While such prior art hermetic packages are generally capable of protecting delicate, miniaturized hybrid power circuits from mechanical shock and thermal overload, the applicant has noted a number of areas where the performance of these packages could be improved. For example, the applicant has noted that the glass post seals that insulatively mount the terminal posts through the walls of the housing are difficult to manufacture, and are one of the areas of the package most apt to mechanical failure. Such failure can break the hermetic seal of the package, and may even cause short-circuiting to occur between the various terminal posts and the circuit. The applicant has further observed that, because the maximum diameter of the glass post seals is limited by the height of the walls of the housing, such prior art packages are incapable of handling electrical potential beyond about 2 kilovolts before arcing will occur between the terminal posts and the metal forming the housing walls. Finally, the applicant has noted that the small diameter of the terminal posts used in such prior-art hybrid circuit packages, coupled with the thin lead wires, small bonding areas between these posts and the circuit substrates, and the small spacing between adjacent posts, imposed further limits not only on the maximum voltages that can be conducted through the posts, but on the maximum amperages as well.

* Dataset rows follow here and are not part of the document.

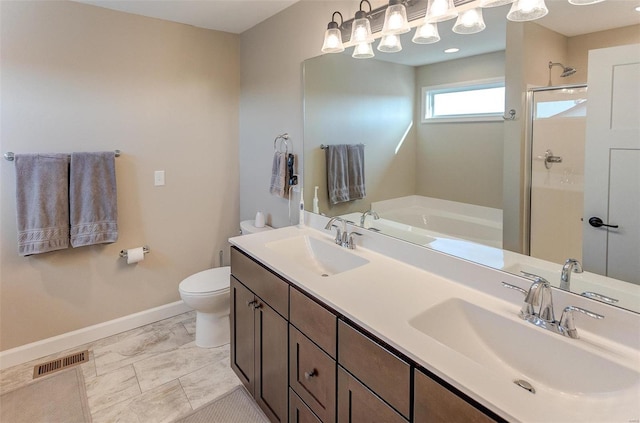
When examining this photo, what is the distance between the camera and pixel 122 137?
2652 millimetres

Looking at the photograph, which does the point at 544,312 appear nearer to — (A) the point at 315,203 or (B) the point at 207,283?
(A) the point at 315,203

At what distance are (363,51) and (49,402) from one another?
8.55 ft

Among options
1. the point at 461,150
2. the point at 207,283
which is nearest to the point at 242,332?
the point at 207,283

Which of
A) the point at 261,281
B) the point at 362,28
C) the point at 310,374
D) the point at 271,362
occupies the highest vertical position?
the point at 362,28

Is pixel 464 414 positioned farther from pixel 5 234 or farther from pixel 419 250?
pixel 5 234

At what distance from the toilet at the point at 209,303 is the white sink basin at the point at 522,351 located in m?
1.62

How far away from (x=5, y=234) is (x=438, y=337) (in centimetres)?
266

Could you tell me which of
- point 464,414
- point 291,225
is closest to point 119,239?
point 291,225

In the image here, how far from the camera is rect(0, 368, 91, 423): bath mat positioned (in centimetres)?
192

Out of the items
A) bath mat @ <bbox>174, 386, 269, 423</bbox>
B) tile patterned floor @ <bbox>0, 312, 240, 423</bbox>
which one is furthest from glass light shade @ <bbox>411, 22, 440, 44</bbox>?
tile patterned floor @ <bbox>0, 312, 240, 423</bbox>

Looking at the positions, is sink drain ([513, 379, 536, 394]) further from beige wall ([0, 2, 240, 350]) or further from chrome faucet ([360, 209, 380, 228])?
beige wall ([0, 2, 240, 350])

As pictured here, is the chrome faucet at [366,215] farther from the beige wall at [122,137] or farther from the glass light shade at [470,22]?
the beige wall at [122,137]

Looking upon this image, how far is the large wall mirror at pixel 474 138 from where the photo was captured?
1147mm

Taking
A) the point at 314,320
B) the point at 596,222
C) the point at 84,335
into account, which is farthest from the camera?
the point at 84,335
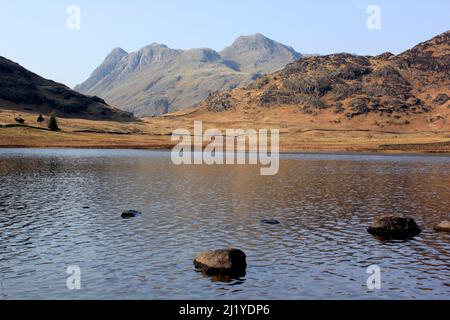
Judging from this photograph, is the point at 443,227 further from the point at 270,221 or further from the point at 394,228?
the point at 270,221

Clearly, a hermetic package for a miniaturized hybrid power circuit is needed which offers improved performance over the prior art packages in the areas of maximum voltage and amperage capabilities, and mechanical and electrical reliability. Ideally, such a package would be able to handle large heat loads and thermally induced stresses without mechanical failure, and would be smaller in size, lighter in weight and easier to manufacture than known prior art packages and would not rely upon glass seals to insulatively mount terminals to the walls of the package housing. Finally, it would be desirable if the package could successfully handle large electrical currents without overheating and large voltages without the occurrence of electrical arcing between the terminal posts.